The PM is also right in saying at the COP26 conference that the traditional practices in cultivation and soil management must get appropriate attention in our policies. But in reality, Hidme Markam, an lady Adivasi climate and tribal rights activist of Chattisgarh, is still in jail and nomadic communities continue to be criminalized. Corporate ‘solutions’ to climate change get a government push, which obviously are targeted to profiteering from agriculture, nature, mining and forest products.
PM Modi also raised the issue of railways of India targeting to become ‘net zero’ by 2030, which obviously sound great as India has the largest railways network of the world. But we are actually increasing the number of coal powered metros, killing forests and lakes for roads, using hydro, river fronts and waterways to kill the natural flow and quantum of water in the rivers. Privatization of the railways is in full swing which naturally will lack long-term climate change vision.
The Prime Minister is bang on when he says that India has 17% of the world population but is responsible for only 5% of the emissions. That is because India is a poor nation and more than half the population is in subsistence level much below being a consumer who can emit harmful gases. Also, low emissions cannot be an excuse to be on the path to more emissions. India’s emission figures are low not because we have a conscious policy towards it, but because the emission levels of the developed nations are very high being based on a flawed profits-all capitalist systems and an overall system which consumes more than it conserves. The UN has estimated that India has suffered an average annual loss of USD 87 billion from extreme weather conditions, with floods, storms, cyclones, cold wavers, heat waves, blizzards etc being too frequent in this vast country. It is also important to look at what actually is the country doing to help the vulnerable communities that are living the climate crisis at this point of time.

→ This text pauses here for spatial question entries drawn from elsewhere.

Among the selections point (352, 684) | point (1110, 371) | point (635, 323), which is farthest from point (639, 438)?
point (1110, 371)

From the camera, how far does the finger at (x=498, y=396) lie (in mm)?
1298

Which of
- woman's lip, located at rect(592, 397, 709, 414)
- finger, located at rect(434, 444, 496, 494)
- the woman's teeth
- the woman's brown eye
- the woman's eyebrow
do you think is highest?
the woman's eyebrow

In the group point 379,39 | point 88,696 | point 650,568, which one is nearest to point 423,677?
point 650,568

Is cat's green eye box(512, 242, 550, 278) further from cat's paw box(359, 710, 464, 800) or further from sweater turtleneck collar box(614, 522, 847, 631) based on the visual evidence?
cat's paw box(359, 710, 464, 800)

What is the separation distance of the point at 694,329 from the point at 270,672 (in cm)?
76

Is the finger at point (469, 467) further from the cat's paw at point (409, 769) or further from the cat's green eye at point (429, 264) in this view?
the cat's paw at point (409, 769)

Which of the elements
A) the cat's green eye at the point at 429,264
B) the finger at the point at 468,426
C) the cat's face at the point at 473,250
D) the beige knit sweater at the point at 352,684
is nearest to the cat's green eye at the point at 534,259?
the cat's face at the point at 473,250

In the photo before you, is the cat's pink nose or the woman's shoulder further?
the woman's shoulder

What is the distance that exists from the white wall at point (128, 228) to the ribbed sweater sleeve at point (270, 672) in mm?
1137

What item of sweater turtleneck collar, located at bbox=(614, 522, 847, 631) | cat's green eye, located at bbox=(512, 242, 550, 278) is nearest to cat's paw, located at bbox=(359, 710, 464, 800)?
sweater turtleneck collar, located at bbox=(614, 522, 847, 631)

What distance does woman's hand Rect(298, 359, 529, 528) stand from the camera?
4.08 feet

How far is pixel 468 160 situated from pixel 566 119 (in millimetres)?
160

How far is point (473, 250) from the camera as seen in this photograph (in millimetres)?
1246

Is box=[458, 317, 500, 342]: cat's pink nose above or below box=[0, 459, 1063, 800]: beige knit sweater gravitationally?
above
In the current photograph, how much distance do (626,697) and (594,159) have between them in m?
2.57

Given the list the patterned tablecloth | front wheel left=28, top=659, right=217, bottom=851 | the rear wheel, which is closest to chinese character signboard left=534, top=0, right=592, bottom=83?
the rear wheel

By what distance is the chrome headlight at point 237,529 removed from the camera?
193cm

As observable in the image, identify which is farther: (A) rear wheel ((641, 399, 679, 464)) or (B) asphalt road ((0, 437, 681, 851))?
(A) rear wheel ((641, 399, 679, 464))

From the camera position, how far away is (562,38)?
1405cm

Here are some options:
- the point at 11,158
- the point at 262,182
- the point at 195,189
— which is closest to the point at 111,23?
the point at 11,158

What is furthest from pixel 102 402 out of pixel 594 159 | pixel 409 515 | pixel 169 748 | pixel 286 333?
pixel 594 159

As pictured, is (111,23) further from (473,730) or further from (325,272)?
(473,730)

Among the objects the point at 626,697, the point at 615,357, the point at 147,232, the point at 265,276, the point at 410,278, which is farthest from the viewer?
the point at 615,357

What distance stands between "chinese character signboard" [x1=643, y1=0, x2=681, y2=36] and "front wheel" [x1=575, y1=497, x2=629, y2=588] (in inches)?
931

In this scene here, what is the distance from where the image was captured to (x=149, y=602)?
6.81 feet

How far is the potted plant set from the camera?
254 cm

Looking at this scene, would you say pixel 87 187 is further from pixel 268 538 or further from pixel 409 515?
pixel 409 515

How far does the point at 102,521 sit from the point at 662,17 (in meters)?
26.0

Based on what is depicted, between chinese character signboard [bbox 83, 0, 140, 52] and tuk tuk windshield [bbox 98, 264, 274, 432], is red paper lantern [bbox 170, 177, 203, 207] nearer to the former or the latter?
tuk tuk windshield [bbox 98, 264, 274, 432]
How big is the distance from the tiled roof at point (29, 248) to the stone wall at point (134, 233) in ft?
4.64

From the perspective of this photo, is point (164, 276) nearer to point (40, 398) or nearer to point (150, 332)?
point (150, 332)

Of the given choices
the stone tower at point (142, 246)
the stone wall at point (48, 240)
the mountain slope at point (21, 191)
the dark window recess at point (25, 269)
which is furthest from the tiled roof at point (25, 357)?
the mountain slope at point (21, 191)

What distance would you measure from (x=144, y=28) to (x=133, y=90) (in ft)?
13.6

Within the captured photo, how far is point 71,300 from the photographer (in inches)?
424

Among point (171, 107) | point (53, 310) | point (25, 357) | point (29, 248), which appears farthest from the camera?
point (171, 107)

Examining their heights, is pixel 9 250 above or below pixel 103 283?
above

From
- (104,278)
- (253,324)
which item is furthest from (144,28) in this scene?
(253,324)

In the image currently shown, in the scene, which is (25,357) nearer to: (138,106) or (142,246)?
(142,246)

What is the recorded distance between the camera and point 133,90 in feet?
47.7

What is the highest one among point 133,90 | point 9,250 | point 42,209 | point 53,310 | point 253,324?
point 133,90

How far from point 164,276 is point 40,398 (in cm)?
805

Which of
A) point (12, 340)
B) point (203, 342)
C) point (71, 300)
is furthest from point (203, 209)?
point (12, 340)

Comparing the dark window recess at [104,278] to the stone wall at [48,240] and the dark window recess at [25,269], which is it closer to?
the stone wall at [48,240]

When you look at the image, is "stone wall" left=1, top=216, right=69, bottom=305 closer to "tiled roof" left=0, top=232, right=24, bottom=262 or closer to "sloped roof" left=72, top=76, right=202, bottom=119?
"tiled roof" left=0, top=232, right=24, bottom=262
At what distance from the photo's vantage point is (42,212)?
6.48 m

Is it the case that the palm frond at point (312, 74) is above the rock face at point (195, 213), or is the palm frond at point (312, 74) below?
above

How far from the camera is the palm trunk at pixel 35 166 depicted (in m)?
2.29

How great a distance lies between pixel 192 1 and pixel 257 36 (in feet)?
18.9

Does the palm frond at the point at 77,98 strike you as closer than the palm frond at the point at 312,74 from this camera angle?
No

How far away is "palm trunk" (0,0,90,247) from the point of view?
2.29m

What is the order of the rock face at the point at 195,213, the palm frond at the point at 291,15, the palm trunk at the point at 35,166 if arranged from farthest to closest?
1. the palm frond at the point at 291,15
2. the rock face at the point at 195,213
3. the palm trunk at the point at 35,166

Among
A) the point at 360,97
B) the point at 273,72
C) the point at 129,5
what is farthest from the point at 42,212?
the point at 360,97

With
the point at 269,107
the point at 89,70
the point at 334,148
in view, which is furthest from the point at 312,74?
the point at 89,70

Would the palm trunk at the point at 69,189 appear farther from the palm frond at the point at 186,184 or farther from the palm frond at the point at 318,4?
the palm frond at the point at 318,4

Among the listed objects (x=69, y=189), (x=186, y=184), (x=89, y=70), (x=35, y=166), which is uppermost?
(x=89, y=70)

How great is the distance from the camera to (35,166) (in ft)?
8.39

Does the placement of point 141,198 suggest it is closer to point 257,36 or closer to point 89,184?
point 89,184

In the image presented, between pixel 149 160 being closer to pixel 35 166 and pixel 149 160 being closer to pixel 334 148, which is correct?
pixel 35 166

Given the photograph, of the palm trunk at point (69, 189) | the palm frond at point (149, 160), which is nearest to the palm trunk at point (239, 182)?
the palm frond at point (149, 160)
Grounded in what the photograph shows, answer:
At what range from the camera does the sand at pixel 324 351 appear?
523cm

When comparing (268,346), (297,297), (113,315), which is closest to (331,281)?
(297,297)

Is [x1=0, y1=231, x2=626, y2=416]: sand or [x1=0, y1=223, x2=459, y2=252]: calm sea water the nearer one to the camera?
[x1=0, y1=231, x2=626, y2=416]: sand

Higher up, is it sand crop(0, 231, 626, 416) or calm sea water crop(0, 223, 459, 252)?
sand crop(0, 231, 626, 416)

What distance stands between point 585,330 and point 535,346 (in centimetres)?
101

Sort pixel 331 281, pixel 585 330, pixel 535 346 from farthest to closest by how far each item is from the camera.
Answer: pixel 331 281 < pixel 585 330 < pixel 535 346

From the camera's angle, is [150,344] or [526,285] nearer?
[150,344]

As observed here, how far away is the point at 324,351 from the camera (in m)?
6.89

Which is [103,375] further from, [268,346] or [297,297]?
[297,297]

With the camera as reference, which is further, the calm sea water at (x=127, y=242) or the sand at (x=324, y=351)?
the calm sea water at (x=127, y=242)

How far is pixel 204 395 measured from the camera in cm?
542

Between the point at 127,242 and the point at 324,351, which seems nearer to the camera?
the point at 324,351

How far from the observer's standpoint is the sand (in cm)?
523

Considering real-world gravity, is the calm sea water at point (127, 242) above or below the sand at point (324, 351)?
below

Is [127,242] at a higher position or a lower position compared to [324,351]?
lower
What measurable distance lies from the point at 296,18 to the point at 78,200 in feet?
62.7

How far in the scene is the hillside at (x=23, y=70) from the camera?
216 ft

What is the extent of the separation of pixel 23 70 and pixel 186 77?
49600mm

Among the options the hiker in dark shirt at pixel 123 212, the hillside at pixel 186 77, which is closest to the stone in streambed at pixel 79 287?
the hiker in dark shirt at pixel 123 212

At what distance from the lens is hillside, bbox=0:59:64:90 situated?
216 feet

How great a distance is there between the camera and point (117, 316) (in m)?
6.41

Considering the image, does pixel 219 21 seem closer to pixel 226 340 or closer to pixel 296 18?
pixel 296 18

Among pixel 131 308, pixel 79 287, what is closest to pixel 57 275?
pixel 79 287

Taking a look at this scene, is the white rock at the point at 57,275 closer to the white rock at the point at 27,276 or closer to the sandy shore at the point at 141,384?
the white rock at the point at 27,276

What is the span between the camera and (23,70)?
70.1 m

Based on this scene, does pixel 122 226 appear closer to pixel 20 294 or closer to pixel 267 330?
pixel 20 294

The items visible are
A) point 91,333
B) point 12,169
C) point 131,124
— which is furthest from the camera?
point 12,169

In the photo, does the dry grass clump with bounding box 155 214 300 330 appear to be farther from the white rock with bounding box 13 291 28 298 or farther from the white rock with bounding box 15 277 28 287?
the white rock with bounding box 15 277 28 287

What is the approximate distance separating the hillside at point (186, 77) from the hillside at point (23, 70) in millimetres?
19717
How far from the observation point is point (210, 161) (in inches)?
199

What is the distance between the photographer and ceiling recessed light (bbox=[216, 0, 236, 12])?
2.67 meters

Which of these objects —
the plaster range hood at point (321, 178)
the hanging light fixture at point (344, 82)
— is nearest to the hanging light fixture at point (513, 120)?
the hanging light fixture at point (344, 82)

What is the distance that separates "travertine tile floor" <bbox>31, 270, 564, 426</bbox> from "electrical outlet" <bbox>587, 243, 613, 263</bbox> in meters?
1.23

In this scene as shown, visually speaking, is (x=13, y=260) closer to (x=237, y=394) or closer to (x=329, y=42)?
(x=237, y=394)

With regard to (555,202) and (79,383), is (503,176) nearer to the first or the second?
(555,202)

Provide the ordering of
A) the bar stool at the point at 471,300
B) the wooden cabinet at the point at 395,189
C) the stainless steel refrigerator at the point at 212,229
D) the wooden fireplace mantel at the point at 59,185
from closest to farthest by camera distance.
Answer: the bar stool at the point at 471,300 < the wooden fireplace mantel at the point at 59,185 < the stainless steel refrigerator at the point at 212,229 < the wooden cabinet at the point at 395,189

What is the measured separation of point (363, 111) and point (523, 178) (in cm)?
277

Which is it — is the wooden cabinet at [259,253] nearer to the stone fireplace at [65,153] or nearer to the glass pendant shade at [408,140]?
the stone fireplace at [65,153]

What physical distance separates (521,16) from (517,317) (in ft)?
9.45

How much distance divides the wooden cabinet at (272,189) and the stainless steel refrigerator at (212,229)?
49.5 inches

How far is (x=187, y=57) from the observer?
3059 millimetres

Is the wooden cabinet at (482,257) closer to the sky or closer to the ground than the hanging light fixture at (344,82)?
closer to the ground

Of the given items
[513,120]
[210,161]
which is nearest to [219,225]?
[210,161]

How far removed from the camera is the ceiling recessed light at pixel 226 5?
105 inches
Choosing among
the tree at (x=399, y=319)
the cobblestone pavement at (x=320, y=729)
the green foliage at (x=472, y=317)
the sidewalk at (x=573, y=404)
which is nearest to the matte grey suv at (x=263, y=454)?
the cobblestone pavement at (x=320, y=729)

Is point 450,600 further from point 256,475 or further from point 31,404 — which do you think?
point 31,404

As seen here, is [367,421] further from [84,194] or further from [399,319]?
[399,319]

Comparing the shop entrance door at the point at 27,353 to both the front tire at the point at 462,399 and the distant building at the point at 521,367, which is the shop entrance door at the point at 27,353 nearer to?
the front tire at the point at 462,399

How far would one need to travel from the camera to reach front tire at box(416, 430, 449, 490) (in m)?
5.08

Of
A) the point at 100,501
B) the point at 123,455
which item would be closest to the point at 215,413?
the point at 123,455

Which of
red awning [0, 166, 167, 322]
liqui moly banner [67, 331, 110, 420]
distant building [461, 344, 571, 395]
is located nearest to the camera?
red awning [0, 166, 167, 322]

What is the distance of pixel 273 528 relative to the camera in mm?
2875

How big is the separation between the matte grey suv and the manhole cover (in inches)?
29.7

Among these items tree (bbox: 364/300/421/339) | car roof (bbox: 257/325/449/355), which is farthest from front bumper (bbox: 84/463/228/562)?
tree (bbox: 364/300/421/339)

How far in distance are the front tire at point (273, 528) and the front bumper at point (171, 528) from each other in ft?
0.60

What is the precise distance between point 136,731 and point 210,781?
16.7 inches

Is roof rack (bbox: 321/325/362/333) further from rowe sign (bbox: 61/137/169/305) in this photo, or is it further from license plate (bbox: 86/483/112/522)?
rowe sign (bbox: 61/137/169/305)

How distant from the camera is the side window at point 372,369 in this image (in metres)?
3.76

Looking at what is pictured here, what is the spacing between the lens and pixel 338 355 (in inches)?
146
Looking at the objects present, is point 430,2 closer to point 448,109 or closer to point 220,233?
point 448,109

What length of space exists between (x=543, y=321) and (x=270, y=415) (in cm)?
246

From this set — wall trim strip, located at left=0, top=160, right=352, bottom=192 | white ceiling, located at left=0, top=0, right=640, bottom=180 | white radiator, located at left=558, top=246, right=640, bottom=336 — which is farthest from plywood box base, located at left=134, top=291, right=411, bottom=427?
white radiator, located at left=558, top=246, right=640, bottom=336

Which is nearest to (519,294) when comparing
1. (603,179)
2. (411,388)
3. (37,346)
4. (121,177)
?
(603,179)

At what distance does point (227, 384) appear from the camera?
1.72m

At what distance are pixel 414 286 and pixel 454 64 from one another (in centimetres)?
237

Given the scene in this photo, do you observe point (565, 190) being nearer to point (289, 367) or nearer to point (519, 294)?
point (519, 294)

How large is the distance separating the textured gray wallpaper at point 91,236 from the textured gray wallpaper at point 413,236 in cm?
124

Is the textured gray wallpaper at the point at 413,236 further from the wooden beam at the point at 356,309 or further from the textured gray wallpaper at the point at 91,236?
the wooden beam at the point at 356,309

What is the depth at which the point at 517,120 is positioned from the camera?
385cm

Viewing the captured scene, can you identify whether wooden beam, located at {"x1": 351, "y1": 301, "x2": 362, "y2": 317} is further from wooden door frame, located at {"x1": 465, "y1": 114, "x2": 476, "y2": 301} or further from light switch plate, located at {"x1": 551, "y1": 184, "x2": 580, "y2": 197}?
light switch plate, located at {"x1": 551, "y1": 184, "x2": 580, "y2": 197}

Modi is also very right to note that the lifestyle for environment protection has to be different instead of mindless and destructive consumption, even of things which are not actually needed. He rightly notes that mindful and deliberate utilization of resources is needed over mindless and conspicuous consumption. But in reality, the traditional artists and producers, people dependent on local jobs are slowly being cornered and gradually eliminated in India as we are moving towards a more globalized economy. It seems that the leader is gaslighting and grand-standing while from smart cities, to privatization of resources, to the rise in the wealth of crony capitalists, our economy has continued to go towards mindless consumption in the past 7 years. From 75% to 100% increase in wealth, the Ambanis and Adanis have gone for unprecedented rise in their wealth during the ongoing Corona pandemic, while 17 crores of people have lost jobs and India has recorded highest rate of joblessness since independence (loss of 45% jobs).
And, we continue to give extension to polluters, all thermal power plants should not get extension and keep choking our ecological future. Undoubtedly, today around one fourth of India’s energy comes from renewable sources, but it needs to expand further and faster. Electrical Vehicles have also got a policy and shot in the arm, which at this point of time, more a propaganda than actual execution on ground.
The author is Secretary of the Global Media Education Council, and till recently the Pro Vice Chancellor of Kolkata based Adamas University.